Un texte charnière pour marquer le coup d’un changement de paradigme dans le brouillard qui me sert de quotidien. Normalement, chez les gens normaux, une charnière sert à solidariser deux parties dont l’une au moins est mobile. Chez moi, une charnière est juste la maman du charnier.
Depuis quand était-il en approche ? Un an ? Peut-être deux ? Malicieusement invisible mais redoutablement présent, comme à son habitude. Bien que son arrivée ne faisait aucun doute, il restait impalpable. Une aura indicible comme un orage latent. Comme un fétu de paille dans une pelote d’épingles. La patience assurée du félin qui sait où sont rangées les croquettes.
Et puis d’un coup, l’évidence ! Tous les radars le repèrent et dessinent sur les écrans de leurs oscilloscopes une sinusoïde à l’amplitude croissante. Toutes les alarmes le notifient en le qualifiant du même mot : inéluctable. Rendant tout aussi inéluctable le fait de s’y préparer tranquillement. De se positionner correctement pour ne pas risquer de rater le premier millimètre de courbure. Comme un pilote de course au sortir des Hunaudières qui s’apprête à garder une trajectoire optimale tout en freinant le moins possible.
La possibilité d’un crash n’était pas totalement à exclure mais il n’y avait aucune raison de s’affoler. D’ailleurs, y aurait-il eu quelque raison de s’affoler que je ne sais foutrement pas de quelle manière je m’y serais pris. En agitant les bras ? Comme pour chasser cent trois mille moustiques entonnant de concert leur vrombissement agressif avec la voix rugissante et quelque peu hypocrite d’un ministre congédié pour abus de vie mondaine ? En courant dans tous les sens ? Selon la logique « bowléenne » d’un séminaire de cadres SNCF chargé de simplifier les nouvelles grilles tarifaires ? Pas le genre de la maison. Pas par courage, témérité, sang-froid ou toute autre qualité de ce genre que je suis évidemment loin de posséder. Simplement, ma longue vie a su patiemment transformé le maigre handicap d’une insouciance intrinsèque en un bloc inexpugnable de nonchalance assumée. Une nonchalance fière. À la limite, parfois, de l’arrogance.
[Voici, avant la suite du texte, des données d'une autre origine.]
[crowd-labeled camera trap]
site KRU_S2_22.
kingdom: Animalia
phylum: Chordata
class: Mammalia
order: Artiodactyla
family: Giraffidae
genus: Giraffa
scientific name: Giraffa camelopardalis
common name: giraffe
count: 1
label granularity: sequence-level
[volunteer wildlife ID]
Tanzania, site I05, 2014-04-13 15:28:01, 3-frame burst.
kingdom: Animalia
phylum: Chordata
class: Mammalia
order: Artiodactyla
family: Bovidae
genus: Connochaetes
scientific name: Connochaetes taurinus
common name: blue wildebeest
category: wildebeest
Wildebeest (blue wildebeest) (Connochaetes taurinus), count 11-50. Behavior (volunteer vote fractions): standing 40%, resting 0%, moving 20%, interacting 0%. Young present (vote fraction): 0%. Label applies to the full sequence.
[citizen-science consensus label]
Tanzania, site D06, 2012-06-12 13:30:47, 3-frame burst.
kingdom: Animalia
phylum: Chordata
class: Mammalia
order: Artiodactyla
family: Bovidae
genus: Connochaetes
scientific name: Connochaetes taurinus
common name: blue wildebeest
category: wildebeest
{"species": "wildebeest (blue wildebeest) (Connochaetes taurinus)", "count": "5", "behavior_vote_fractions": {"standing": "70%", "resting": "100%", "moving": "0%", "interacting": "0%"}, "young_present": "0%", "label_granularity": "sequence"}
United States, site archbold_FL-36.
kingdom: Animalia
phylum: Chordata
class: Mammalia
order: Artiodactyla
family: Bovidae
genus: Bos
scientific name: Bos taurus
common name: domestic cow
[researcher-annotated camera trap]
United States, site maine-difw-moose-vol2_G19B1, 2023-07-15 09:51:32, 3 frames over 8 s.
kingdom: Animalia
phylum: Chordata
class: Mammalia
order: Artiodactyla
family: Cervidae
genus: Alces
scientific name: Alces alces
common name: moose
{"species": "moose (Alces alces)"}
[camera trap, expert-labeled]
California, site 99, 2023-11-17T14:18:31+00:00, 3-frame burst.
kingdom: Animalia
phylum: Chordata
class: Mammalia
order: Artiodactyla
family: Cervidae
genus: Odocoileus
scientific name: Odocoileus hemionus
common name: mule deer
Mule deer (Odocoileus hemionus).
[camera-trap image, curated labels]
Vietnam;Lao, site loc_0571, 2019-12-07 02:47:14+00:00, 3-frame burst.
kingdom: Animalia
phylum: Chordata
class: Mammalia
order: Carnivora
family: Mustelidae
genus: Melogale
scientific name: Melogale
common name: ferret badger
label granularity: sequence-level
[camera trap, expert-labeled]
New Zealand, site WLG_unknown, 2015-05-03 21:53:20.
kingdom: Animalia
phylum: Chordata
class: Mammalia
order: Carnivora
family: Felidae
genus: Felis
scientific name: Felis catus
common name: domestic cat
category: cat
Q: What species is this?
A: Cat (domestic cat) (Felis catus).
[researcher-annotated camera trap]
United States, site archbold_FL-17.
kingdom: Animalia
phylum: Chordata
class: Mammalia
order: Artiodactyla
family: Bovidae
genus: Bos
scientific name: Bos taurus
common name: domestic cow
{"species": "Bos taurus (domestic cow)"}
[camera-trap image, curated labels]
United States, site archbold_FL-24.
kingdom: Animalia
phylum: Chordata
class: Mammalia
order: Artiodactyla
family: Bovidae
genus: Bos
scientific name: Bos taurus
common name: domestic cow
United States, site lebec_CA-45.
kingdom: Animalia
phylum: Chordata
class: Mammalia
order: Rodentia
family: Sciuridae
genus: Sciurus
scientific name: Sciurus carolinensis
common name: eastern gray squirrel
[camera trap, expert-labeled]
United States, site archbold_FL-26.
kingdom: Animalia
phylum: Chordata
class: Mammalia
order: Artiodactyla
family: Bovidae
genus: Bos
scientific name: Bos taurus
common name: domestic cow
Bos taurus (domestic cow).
Son arrivée ne faisait donc pas débat. La question était : pourquoi maintenant ? Pourquoi avoir attendu si longtemps ? Et pourquoi se manifester aussi subitement ? Ça ressemblait à ce jeu stupide qui consiste à lancer une voiture du haut de la falaise et à s’en éjecter au dernier moment, juste avant que la masse de ferraille ne se précipite dans le vide pour aller s’écraser en contrebas. Ou un vélocipède. Mais l’éjection est plus facile donc moins spectaculaire.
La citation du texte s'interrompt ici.